El anuncio del presidente de Estados Unidos, Donald Trump, de reanudar las pruebas nucleares luego de más de tres décadas marca un giro preocupante en la política internacional. En un gesto que parece más simbólico que estratégico, el mandatario justificó su decisión aludiendo a las maniobras atómicas de Rusia y al supuesto desequilibrio que eso genera. Sin embargo, su resolución pone fin a un congelamiento histórico que, desde 1992, había mantenido a las grandes potencias lejos del terreno más peligroso de todos, el de la guerra nuclear.
La medida llega en un momento particularmente delicado. A pocos días del encuentro concretado con el líder chino Xi Jinping en Corea del Sur, el anuncio de Trump reaviva las tensiones globales y plantea interrogantes sobre el futuro de los tratados internacionales contra las armas de destrucción masiva. Pese a que el propio mandatario asegura preferir avanzar hacia la desnuclearización junto a Rusia y China, sus actos van en la dirección contraria.
Expertos de todo el mundo advierten que esta decisión podría detonar una nueva carrera armamentista, similar a la que caracterizó la Guerra Fría. En nombre de la ’seguridad nacional‘, los gobiernos podrían volver a justificar inversiones millonarias en armamento capaz de destruir el planeta varias veces. El costo no solo sería económico, sino también ético y ambiental. Las pruebas nucleares dejan heridas profundas en la Tierra y en la conciencia de la humanidad.

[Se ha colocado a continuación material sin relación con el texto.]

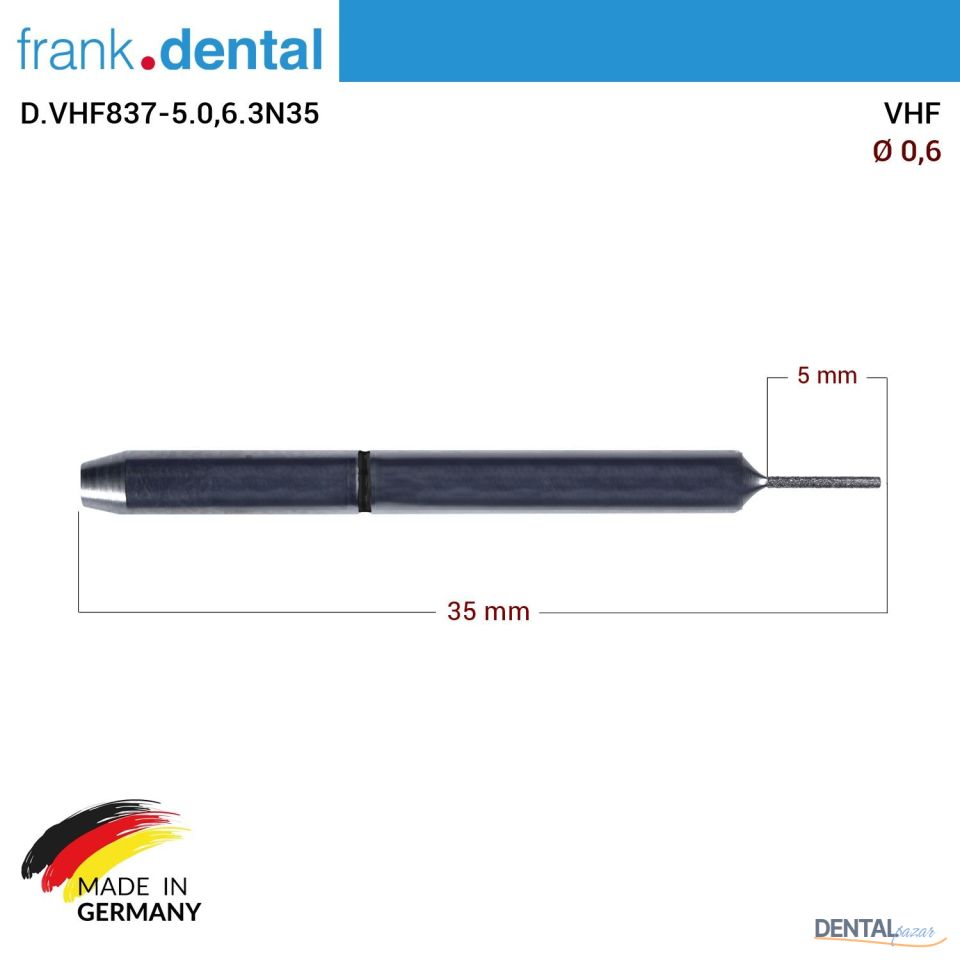VHF Elmas Cad Cam Drill 0,6 mm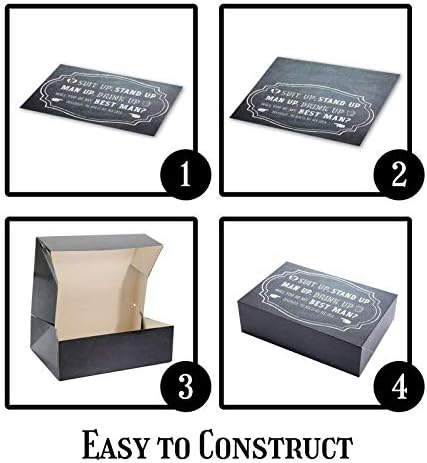 Best Man Proposal Box | Groomsman Gift Set | Chalkboard Style
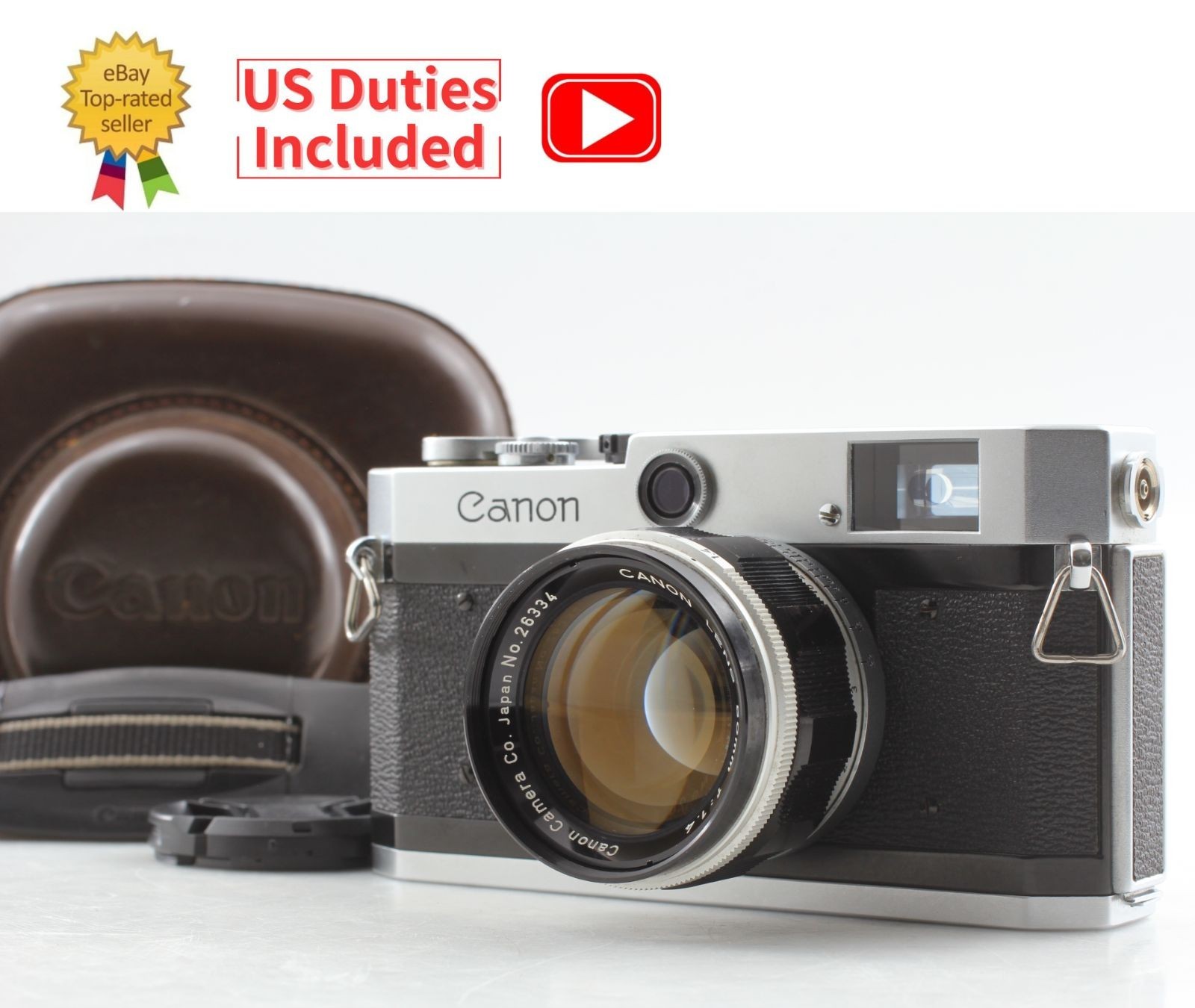 [MINT w/ Case] Canon P Rangefinder Film Camera 50mm f1.4 Lens L39 LTM From JAPAN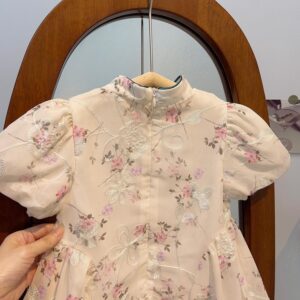 y741 - Vintage Embroidered Floral Dress - 图片 3
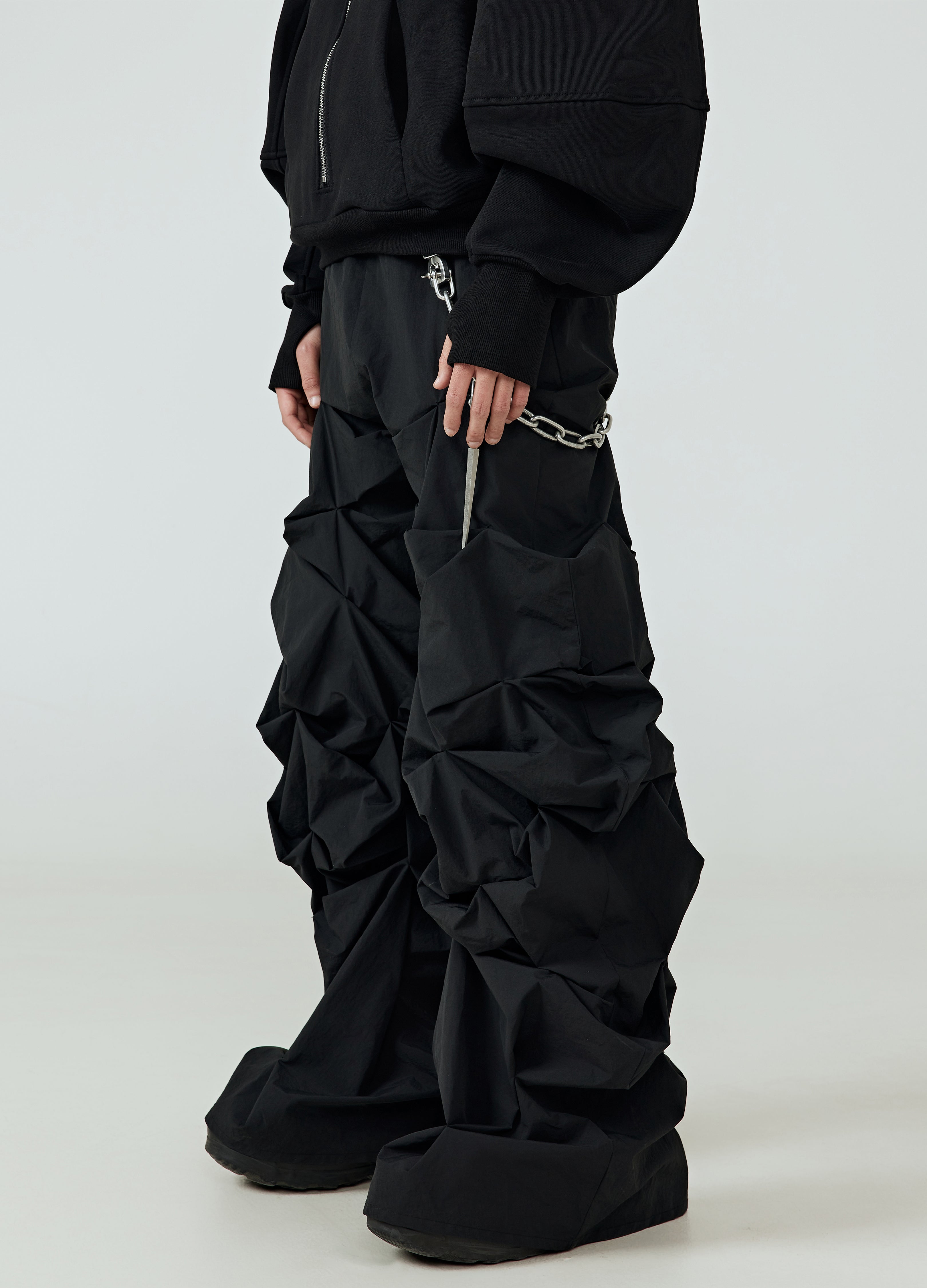 25SS 3D SHADOW PLEAT PANTS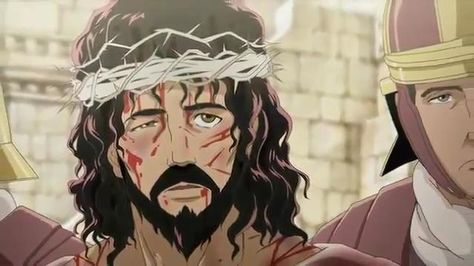 Anime Jesus Anime Jesus, Passion Of The Christ, Christian Comics, Crucifixion Of Jesus, Christian Images, Jesus Photo, Jesus Christ Art, Prophetic Art, Jesus Wallpaper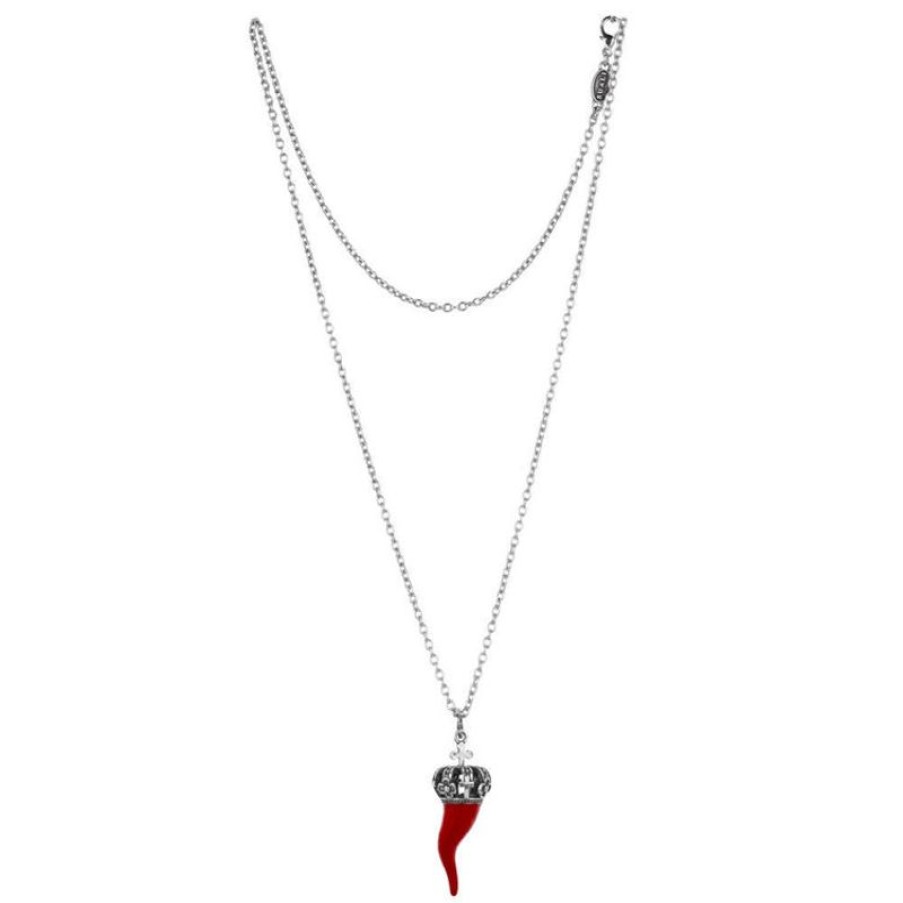 Suali Collana Donna In Argento Con Corno Gioielli Suali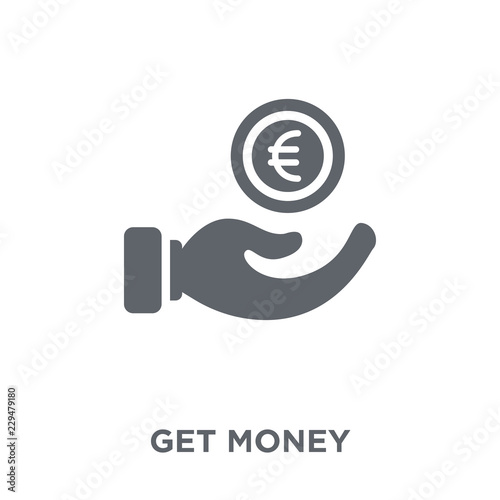 Get money icon from  collection.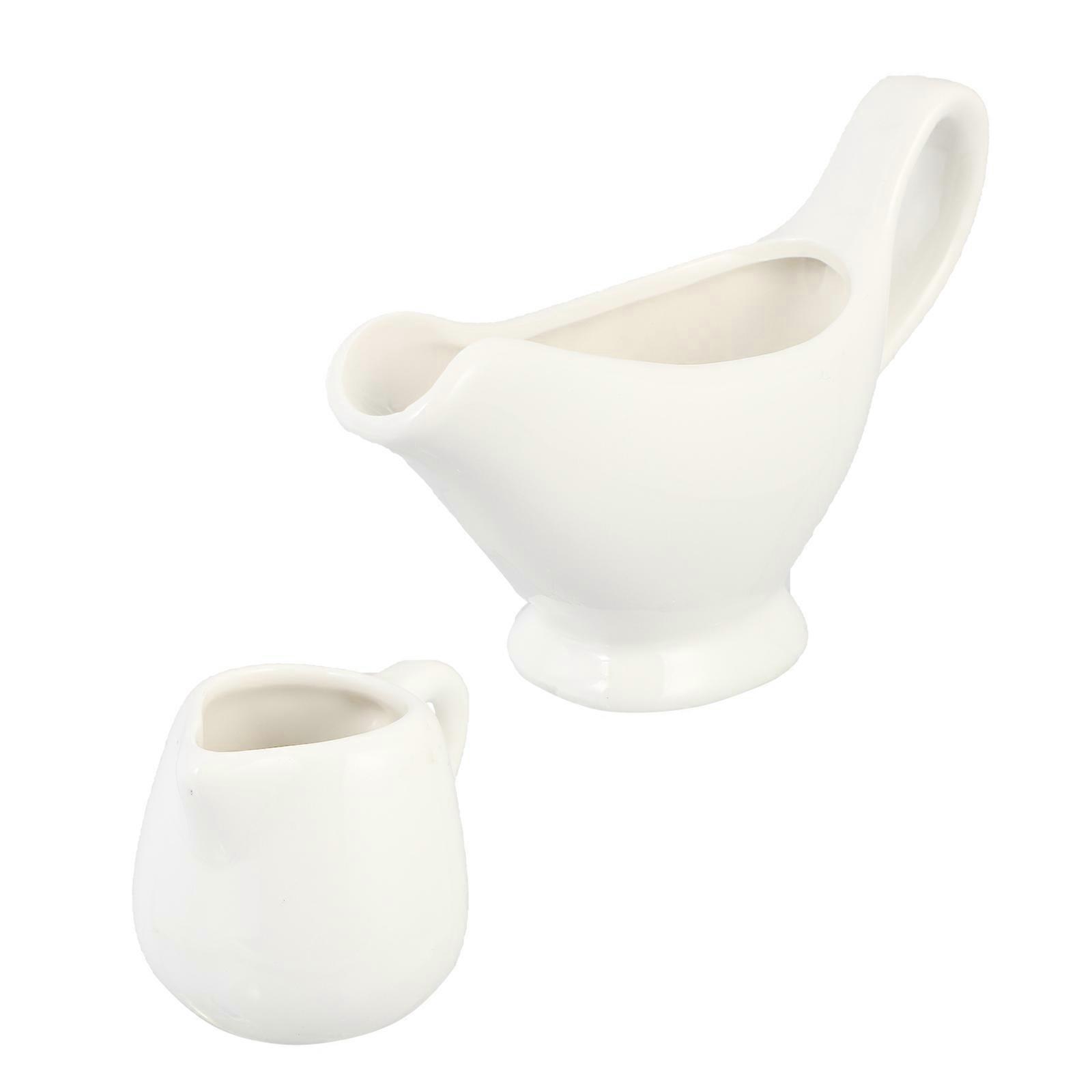 Ceramic Sauce Container for Kitchen Use 2Pcs Gravy Sauce Cups Set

El fantasma de la guerra nuclear, que muchos creían exorcizado, vuelve a rondar. Sus sombras remiten a las tragedias de Hiroshima y Nagasaki en 1945, donde dos bombas estadounidenses acabaron con 246.000 vidas, y también a los desastres civiles de Chernóbil (1986) y Fukushima (2011), ejemplos del riesgo latente que encierra la energía atómica.
El mundo ha aprendido, a fuerza de dolor, que no hay victoria posible en un conflicto nuclear. La reanudación de las pruebas no representa fortaleza, sino retroceso. Cada ensayo que se realice en nombre del poder es un paso atrás en el camino hacia la paz y un recordatorio de la fragilidad humana ante su propia creación. Si la diplomacia no logra imponerse a la lógica del miedo, el siglo XXI podría revivir los peores capítulos del XX.